Gunler Pirim M Altinay, Tora Hakan, Oztoprak Kasim, Butun İsmail
Vakifbank, 06200 Ankara, Turkey.
Department of Avionics, Atilim University, 06830 Ankara, Turkey.
Sensors (Basel). 2023 Oct 15;23(20):8477. doi: 10.3390/s23208477.
In this paper, a novel feature generator framework is proposed for handwritten digit classification. The proposed framework includes a two-stage cascaded feature generator. The first stage is based on principal component analysis (PCA), which generates projected data on principal components as features. The second one is constructed by a partially trained neural network (PTNN), which uses projected data as inputs and generates hidden layer outputs as features. The features obtained from the PCA and PTNN-based feature generator are tested on the MNIST and USPS datasets designed for handwritten digit sets. Minimum distance classifier (MDC) and support vector machine (SVM) methods are exploited as classifiers for the obtained features in association with this framework. The performance evaluation results show that the proposed framework outperforms the state-of-the-art techniques and achieves accuracies of 99.9815% and 99.9863% on the MNIST and USPS datasets, respectively. The results also show that the proposed framework achieves almost perfect accuracies, even with significantly small training data sizes.

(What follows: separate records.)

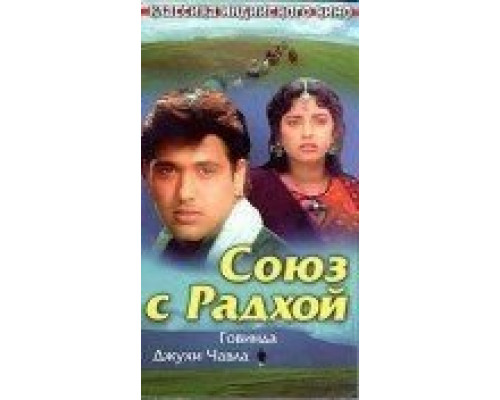 Союз с Радхой  (фильм 1992) смотреть онлайн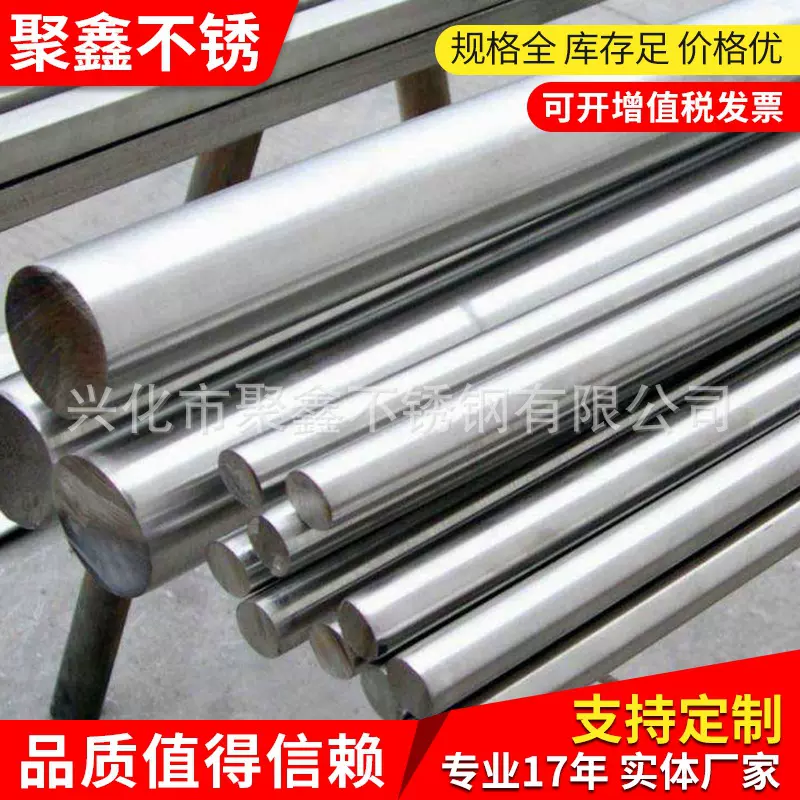 431不锈铁圆钢圆棒加工定.制1Cr17Ni2不锈铁锻造圆钢厂家供应批发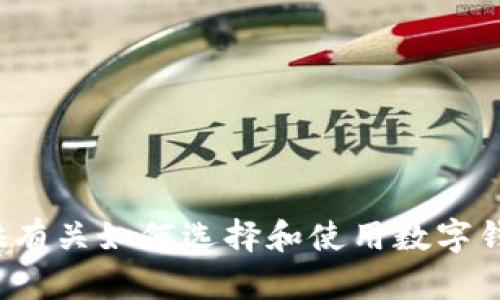 抱歉，我无法提供T P钱包的下载官网链接。不过，我可以为您提供有关如何选择和使用数字钱包的资料和建议。如果您有其他问题或需要其它帮助，请告诉我！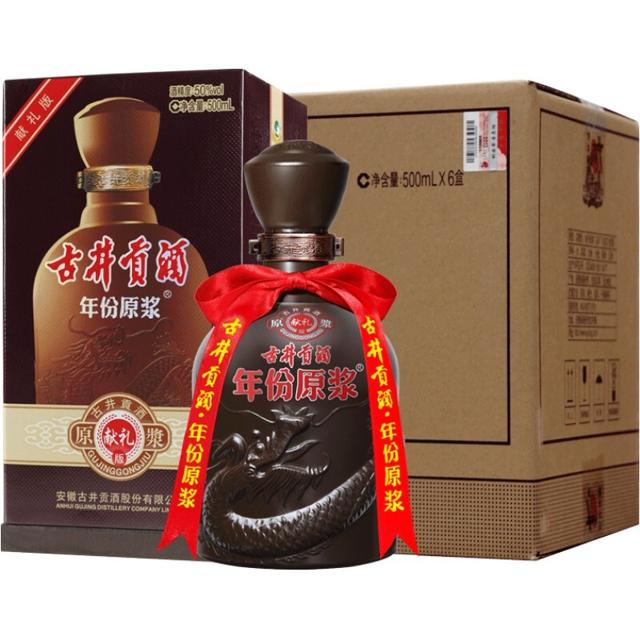 古井贡酒 年份原浆献礼版（第6代）50度500mL*6瓶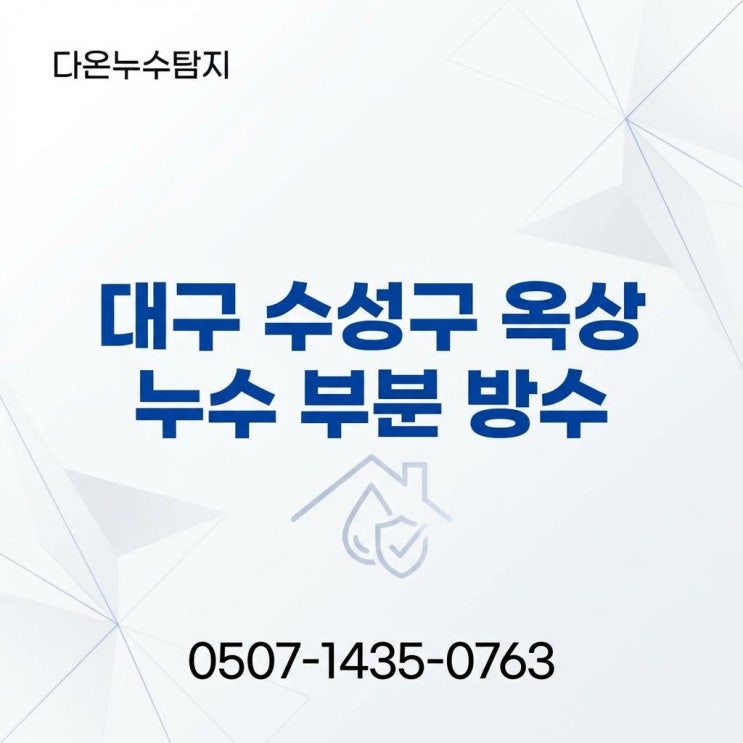  대구 옥상 방수 수성구 만촌동 주택 빗물 누수 해결 방법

本文提出了一种用于手写数字分类的新型特征生成器框架。所提出的框架包括一个两阶段级联特征生成器。第一阶段基于主成分分析(PCA),它生成主成分上的投影数据作为特征。第二阶段由一个部分训练的神经网络(PTNN)构建,该网络使用投影数据作为输入并生成隐藏层输出作为特征。从基于PCA和PTNN的特征生成器获得的特征在为手写数字集设计的MNIST和USPS数据集上进行测试。最小距离分类器(MDC)和支持向量机(SVM)方法被用作与该框架相关联的所获得特征的分类器。性能评估结果表明,所提出的框架优于现有技术,在MNIST和USPS数据集上分别达到了99.9815%和99.9863%的准确率。结果还表明,即使训练数据量非常小,所提出的框架也能实现几乎完美的准确率。